BEGIN Page

The biggest sign of the season’s change is happening NOW at farm stands and farm markets. Tomatoes are at peak, and 20-pound buckets of bruised and “ugly” ones bursting with flavor are available for making sauce and paste.
My sauce recipes are superb. (Try them: simple tomato sauce, charred tomato sauce and more.) I also make paste from oven roasting tomatoes for six to eight hours, cooling and mashing them. That’s what I use all year long, and the flavors of summer come roaring back in the dead of winter.


So as I was doing my bulk work last week, I had some peaches from Colorado, which are at peak right now, too, and I oven roasted those with some tomatoes, taking them out after five-ish hours and plating them as the centerpiece of a salad. My son ate a plate of it and said, “… it tastes like the last gasp of summer …” and he’s right.
You can do this with so many fruits and vegetables, from plums to nectarines, pineapple, kiwi, grapes, fennel, onions, tomatillos and peppers. Make this salad just about any time of year … but for some reason, it’s most special right now.
I emptied the vegetable drawer on this one, even using the last of some pickled onions I had sitting in a jar for the past few months.
Recipe: Last Gasp of Summer Salad
There really isn’t a recipe for the salad, per se, but here is what I did:
I spooned a few tablespoons of caramelized onions onto two plates. I always caramelize my last few onions in the bag before they sprout. They are great to have on hand for sandwiches, sauces, salads — you name it.
I added the oven-roasted peaches and tomatoes (quartered) that I seasoned with salt, olive oil and herbes de Provence and roasted at 225 degrees for 4 to 5 hours, then cooled.
Then I added:
crumbled feta
extra virgin olive oil
Calabrian chili oil (You can use minced Calabrian peppers or any hot pepper.)
sliced olives
sliced jalapeños
mint leaves and flowers (Hey, they only flower for a week, so if you grow mint you should use them!)
little cubes of bread cooked/toasted in olive oil and grated Reggiano parmesan (I use these ALL the time for soups and salads; you need to try them.)
some herbs, salt and pepper
real aged balsamic vinegar (Use a good one here. It marries so well with the peaches but just a whisper of the stuff. Here is a good example of three versions. I used a different brand, 25 years old. But the 12-year-old would be fine, or the more basic version; just make sure it’s real balsamic vinegar of Modena, DOP.)
What would also work great:
pickled grapes
anchovies, really good Spanish ones from the Cantabrian Sea
fresh basil
grilled eggplant
julienne roasted red peppers
grilled scallions
That’s it. A perfect lunch or dinner salad, and it’s even better when you make a big platter of it paired with a roast chicken as an easy weeknight dinner.

END Page
BEGIN Raw data

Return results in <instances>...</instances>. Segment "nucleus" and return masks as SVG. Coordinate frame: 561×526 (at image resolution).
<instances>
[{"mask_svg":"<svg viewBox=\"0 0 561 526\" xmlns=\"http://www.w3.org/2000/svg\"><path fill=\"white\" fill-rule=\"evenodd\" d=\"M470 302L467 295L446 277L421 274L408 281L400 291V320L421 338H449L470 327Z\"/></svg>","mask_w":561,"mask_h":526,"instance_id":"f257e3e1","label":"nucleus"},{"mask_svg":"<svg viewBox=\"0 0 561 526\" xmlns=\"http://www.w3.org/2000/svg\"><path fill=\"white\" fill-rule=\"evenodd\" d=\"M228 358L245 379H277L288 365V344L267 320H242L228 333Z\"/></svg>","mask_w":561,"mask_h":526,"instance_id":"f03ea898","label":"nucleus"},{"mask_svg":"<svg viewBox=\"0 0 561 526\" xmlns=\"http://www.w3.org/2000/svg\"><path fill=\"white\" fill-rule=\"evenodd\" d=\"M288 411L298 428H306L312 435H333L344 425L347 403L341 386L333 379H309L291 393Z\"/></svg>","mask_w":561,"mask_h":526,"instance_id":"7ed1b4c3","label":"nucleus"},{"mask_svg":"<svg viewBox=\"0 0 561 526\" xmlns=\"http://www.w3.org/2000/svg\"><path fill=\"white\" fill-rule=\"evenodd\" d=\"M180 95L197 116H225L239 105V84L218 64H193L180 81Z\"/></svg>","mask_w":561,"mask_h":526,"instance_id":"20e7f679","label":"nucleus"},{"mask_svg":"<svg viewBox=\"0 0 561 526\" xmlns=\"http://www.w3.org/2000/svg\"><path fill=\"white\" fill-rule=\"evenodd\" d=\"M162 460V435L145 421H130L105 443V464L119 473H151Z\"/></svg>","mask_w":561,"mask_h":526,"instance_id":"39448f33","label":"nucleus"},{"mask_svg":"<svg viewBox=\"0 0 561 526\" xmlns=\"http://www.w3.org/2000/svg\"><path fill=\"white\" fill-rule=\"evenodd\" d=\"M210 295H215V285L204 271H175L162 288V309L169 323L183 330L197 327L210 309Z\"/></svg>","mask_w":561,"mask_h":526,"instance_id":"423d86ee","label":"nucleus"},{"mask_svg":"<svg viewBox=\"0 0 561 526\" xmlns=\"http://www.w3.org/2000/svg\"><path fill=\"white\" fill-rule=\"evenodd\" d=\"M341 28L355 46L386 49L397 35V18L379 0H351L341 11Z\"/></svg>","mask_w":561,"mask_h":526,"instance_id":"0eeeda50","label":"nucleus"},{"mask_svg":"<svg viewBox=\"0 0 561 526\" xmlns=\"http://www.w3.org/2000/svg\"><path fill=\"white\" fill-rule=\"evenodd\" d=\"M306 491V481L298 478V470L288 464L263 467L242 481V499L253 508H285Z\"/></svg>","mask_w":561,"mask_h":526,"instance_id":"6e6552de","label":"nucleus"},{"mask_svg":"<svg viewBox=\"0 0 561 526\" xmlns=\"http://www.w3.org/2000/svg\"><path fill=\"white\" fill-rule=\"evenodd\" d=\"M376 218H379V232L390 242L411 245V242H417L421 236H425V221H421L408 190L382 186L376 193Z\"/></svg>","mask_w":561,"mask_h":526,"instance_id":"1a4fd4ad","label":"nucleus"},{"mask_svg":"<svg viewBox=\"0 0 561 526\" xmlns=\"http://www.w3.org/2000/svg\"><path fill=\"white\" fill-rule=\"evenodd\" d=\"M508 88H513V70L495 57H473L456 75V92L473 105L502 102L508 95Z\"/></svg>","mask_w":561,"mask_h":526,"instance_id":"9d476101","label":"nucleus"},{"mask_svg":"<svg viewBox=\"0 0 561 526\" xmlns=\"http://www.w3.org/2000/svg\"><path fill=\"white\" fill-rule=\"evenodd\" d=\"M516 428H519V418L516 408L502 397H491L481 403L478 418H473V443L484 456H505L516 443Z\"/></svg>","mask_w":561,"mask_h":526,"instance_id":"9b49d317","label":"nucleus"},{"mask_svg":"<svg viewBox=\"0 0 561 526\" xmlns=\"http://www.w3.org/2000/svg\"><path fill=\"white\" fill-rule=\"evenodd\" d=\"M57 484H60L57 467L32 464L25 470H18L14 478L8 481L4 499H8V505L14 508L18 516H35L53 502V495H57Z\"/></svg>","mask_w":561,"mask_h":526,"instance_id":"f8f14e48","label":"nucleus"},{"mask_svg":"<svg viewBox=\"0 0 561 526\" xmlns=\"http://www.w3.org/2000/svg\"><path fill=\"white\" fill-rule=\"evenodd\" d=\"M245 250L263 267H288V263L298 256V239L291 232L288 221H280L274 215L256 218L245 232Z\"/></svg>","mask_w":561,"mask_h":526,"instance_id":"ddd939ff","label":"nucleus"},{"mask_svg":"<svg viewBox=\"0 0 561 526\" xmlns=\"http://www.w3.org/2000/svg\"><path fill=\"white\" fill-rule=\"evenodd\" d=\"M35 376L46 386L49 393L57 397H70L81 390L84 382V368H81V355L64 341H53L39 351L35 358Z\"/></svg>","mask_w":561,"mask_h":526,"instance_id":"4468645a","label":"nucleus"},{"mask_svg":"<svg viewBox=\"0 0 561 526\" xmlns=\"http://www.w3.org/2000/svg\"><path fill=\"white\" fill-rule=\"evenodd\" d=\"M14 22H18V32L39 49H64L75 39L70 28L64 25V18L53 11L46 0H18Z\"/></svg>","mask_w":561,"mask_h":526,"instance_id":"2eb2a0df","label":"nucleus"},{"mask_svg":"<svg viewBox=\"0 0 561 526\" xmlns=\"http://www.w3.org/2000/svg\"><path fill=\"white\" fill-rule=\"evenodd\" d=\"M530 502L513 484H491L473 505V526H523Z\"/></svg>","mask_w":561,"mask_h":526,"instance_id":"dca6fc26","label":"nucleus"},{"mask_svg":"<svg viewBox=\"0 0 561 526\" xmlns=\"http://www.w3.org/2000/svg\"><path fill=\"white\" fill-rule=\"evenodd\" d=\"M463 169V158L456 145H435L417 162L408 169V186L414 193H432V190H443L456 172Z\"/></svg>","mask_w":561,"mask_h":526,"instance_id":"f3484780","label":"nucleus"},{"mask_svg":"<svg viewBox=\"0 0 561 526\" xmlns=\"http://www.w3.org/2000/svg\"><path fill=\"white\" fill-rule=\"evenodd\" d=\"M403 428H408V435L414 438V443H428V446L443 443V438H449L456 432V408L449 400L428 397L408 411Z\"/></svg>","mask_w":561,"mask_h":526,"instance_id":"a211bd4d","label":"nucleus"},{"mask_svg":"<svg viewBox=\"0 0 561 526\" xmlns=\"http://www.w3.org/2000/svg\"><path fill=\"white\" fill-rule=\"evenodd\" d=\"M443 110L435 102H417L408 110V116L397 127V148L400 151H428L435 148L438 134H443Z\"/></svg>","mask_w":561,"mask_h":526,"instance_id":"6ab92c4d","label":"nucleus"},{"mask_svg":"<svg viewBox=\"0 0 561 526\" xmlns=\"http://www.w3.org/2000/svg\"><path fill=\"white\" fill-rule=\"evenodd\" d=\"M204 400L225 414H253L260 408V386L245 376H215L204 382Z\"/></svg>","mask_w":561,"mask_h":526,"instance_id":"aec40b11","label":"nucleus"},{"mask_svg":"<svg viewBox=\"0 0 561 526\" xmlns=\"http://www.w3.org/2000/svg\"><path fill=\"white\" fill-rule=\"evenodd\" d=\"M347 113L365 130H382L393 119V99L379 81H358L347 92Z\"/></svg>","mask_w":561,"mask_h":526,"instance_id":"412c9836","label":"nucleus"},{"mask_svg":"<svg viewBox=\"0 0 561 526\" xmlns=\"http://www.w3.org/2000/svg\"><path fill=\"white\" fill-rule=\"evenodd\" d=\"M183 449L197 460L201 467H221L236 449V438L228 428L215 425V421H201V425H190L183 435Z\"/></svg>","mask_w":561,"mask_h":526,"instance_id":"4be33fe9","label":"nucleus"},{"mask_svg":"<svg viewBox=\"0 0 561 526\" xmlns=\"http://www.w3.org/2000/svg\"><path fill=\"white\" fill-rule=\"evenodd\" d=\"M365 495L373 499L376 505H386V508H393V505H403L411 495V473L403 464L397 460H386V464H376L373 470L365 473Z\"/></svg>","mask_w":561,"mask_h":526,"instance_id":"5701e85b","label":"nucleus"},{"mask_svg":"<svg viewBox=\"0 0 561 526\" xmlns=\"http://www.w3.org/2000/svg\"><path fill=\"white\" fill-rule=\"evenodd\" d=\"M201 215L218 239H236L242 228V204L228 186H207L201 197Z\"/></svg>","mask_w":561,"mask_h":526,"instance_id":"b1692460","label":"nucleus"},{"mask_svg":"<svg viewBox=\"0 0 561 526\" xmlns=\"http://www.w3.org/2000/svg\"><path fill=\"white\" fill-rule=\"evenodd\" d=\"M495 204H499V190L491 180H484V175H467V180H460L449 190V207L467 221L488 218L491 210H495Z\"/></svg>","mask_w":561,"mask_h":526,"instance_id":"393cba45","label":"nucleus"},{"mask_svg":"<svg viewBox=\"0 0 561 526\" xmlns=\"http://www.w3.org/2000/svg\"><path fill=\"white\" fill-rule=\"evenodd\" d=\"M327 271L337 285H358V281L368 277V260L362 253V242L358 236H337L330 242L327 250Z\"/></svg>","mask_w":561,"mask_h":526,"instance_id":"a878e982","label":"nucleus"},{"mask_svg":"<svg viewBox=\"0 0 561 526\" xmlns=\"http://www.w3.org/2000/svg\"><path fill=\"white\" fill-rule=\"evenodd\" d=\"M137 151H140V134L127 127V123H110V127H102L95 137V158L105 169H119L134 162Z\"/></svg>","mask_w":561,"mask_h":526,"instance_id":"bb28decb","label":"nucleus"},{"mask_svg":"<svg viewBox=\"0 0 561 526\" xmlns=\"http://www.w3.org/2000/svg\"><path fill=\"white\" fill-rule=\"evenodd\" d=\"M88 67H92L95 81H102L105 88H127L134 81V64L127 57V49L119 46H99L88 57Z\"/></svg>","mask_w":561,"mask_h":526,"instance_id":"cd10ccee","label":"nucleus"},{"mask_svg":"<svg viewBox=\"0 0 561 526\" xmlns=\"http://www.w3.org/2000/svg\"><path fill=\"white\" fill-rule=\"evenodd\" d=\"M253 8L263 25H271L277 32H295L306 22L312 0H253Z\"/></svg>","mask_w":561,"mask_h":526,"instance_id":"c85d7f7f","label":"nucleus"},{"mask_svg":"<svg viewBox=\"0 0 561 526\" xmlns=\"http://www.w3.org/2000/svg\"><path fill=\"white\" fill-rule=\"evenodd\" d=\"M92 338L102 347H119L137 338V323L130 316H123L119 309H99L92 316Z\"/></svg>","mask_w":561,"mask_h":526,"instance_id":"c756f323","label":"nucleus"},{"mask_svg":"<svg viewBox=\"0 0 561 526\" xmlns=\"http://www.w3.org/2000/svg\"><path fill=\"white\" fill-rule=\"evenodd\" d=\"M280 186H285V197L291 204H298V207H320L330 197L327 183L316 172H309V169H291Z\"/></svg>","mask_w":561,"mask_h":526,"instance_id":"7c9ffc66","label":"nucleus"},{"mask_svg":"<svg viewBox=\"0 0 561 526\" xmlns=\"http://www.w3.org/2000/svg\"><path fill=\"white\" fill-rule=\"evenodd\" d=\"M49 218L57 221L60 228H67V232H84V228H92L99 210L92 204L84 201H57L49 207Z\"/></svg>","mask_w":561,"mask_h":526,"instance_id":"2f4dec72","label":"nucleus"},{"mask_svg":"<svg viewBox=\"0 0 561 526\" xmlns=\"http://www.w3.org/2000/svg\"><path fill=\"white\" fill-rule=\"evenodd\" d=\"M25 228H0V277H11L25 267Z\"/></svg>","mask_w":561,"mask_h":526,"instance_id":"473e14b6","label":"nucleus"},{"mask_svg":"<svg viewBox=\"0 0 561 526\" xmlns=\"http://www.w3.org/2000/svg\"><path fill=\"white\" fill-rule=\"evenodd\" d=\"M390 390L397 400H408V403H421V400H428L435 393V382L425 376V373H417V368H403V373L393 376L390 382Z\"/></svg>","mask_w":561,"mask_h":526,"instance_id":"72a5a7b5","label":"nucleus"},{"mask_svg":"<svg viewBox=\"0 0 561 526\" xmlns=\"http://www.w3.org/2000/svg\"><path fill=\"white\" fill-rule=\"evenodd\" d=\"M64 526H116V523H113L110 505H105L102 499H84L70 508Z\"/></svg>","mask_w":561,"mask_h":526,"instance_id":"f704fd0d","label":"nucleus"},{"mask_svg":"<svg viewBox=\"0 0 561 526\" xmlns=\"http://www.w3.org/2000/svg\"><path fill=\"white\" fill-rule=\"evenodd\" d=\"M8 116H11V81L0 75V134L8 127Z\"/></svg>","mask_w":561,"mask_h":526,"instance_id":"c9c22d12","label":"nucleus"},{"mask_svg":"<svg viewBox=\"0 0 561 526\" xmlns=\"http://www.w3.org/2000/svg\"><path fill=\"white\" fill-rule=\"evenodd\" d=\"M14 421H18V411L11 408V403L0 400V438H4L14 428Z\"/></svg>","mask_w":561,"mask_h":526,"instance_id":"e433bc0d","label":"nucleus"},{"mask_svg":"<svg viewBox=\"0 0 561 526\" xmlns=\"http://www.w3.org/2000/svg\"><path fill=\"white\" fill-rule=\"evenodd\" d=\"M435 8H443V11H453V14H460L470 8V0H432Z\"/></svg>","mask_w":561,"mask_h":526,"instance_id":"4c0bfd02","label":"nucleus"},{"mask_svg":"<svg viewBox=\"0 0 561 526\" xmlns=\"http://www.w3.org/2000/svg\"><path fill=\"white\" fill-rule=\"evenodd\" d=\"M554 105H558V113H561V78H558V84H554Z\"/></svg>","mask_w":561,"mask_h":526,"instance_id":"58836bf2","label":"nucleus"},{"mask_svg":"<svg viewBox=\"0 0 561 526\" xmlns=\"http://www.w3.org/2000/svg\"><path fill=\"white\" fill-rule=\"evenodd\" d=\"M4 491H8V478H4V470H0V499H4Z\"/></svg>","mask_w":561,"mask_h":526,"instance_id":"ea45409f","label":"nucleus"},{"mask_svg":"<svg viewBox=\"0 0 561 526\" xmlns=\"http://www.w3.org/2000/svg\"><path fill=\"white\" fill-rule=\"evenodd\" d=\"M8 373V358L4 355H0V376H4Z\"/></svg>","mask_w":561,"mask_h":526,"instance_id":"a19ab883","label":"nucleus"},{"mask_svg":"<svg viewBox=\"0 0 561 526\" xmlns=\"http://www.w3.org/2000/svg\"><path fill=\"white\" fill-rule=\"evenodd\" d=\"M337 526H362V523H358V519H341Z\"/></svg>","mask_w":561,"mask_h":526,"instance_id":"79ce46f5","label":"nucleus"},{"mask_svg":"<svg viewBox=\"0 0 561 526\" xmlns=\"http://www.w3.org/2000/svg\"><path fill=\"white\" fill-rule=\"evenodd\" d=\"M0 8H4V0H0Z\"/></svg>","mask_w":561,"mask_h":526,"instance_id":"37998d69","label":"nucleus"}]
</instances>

END Raw data

### Exercise task
Rewrite the part of the salad recipe starting at "I emptied the" and ending at "any hot pepper.)", changing "feta" to "goat cheese". The data on this page has no connection to the salad recipe.

### Task response
I emptied the vegetable drawer on this one, even using the last of some pickled onions I had sitting in a jar for the past few months.
Recipe: Last Gasp of Summer Salad
There really isn’t a recipe for the salad, per se, but here is what I did:
I spooned a few tablespoons of caramelized onions onto two plates. I always caramelize my last few onions in the bag before they sprout. They are great to have on hand for sandwiches, sauces, salads — you name it.
I added the oven-roasted peaches and tomatoes (quartered) that I seasoned with salt, olive oil and herbes de Provence and roasted at 225 degrees for 4 to 5 hours, then cooled.
Then I added:
crumbled goat cheese
extra virgin olive oil
Calabrian chili oil (You can use minced Calabrian peppers or any hot pepper.)